At that I turned tail upon their boat (where my adviser had once more begun to tee-hee with laughter), leaped back the way I had come, from one stone to another, and set off running across the isle as I had never run before. In about half an hour I came out upon the shores of the creek; and, sure enough, it was shrunk into a little trickle of water, through which I dashed, not above my knees, and landed with a shout on the main island.

 

A sea-bred boy would not have stayed a day on Earraid; which is only what they call a tidal islet, and except in the bottom of the neaps, can be entered and left twice in every twenty-four hours, either dry- shod, or at the most by wading. Even I, who had the tide going out and in before me in the bay, and even watched for the ebbs, the better to get my shellfish—even I (I say) if I had sat down to think, instead of raging at my fate, must have soon guessed the secret, and got free. It was no wonder the fishers had not understood me. The wonder was rather that they had ever guessed my pitiful illusion, and taken the trouble to come back. I had starved with cold and hunger on that island for close upon one hundred hours. But for the fishers, I might have left my bones there, in pure folly. And even as it was, I had paid for it pretty dear, not only in past sufferings, but in my present case; being clothed like a beggar-man, scarce able to walk, and in great pain of my sore throat.

 

I have seen wicked men and fools, a great many of both; and I believe they both get paid in the end; but the fools first.

 

The Ross of Mull, which I had now got upon, was rugged and trackless, like the isle I had just left; being all bog, and brier, and big stone. There may be roads for them that know that country well; but for my part I had no better guide than my own nose, and no other landmark than Ben More.

 

I aimed as well as I could for the smoke I had seen so often from the island; and with all my great weariness and the difficulty of the way came upon the house in the bottom of a little hollow about five or six at night.

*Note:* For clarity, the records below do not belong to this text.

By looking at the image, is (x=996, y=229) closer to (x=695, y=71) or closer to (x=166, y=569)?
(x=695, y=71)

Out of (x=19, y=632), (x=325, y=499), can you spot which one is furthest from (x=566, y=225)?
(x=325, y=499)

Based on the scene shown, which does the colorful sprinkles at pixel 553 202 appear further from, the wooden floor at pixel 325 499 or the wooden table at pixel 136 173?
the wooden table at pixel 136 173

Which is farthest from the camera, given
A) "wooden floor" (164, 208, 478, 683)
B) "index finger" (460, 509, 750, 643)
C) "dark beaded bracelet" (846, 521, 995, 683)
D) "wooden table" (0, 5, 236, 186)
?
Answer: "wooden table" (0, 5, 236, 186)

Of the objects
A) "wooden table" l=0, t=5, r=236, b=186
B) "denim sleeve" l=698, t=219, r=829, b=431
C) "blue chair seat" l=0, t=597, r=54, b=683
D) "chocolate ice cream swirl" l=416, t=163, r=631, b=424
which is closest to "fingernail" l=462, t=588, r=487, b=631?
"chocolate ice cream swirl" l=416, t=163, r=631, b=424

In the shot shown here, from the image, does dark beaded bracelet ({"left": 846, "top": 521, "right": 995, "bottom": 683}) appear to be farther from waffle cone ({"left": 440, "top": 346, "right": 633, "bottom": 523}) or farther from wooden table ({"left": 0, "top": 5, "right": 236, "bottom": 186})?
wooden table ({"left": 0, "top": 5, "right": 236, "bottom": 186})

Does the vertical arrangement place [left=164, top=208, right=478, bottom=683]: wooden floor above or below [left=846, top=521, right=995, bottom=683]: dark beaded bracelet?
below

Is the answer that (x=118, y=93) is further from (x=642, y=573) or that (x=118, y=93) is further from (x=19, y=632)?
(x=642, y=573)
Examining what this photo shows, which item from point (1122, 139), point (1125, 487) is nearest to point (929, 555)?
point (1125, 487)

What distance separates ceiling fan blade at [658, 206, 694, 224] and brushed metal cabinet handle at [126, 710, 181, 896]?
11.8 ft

It was low and longish, roofed with turf and built of unmortared stones; and on a mound in front of it, an old gentleman sat smoking his pipe in the sun.

 

With what little English he had, he gave me to understand that my shipmates had got safe ashore, and had broken bread in that very house on the day after.

 

“Was there one,” I asked, “dressed like a gentleman?”

 

He said they all wore rough great-coats; but to be sure, the first of them, the one that came alone, wore breeches and stockings, while the rest had sailors’ trousers.

 

“Ah,” said I, “and he would have a feathered hat?”

 

He told me, no, that he was bareheaded like myself.

 

At first I thought Alan might have lost his hat; and then the rain came in my mind, and I judged it more likely he had it out of harm’s way under his great-coat. This set me smiling, partly because my friend was safe, partly to think of his vanity in dress.

 

And then the old gentleman clapped his hand to his brow, and cried out that I must be the lad with the silver button.

 

“Why, yes!” said I, in some wonder.

 

“Well, then,” said the old gentleman, “I have a word for you, that you are to follow your friend to his country, by Torosay.”

 

He then asked me how I had fared, and I told him my tale. A south-country man would certainly have laughed; but this old gentleman (I call him so because of his manners, for his clothes were dropping off his back) heard me all through with nothing but gravity and pity. When I had done, he took me by the hand, led me into his hut (it was no better) and presented me before his wife, as if she had been the Queen and I a duke.

 

The good woman set oat-bread before me and a cold grouse, patting my shoulder and smiling to me all the time, for she had no English; and the old gentleman (not to be behind) brewed me a strong punch out of their country spirit. All the while I was eating, and after that when I was drinking the punch, I could scarce come to believe in my good fortune; and the house, though it was thick with the peat-smoke and as full of holes as a colander, seemed like a palace.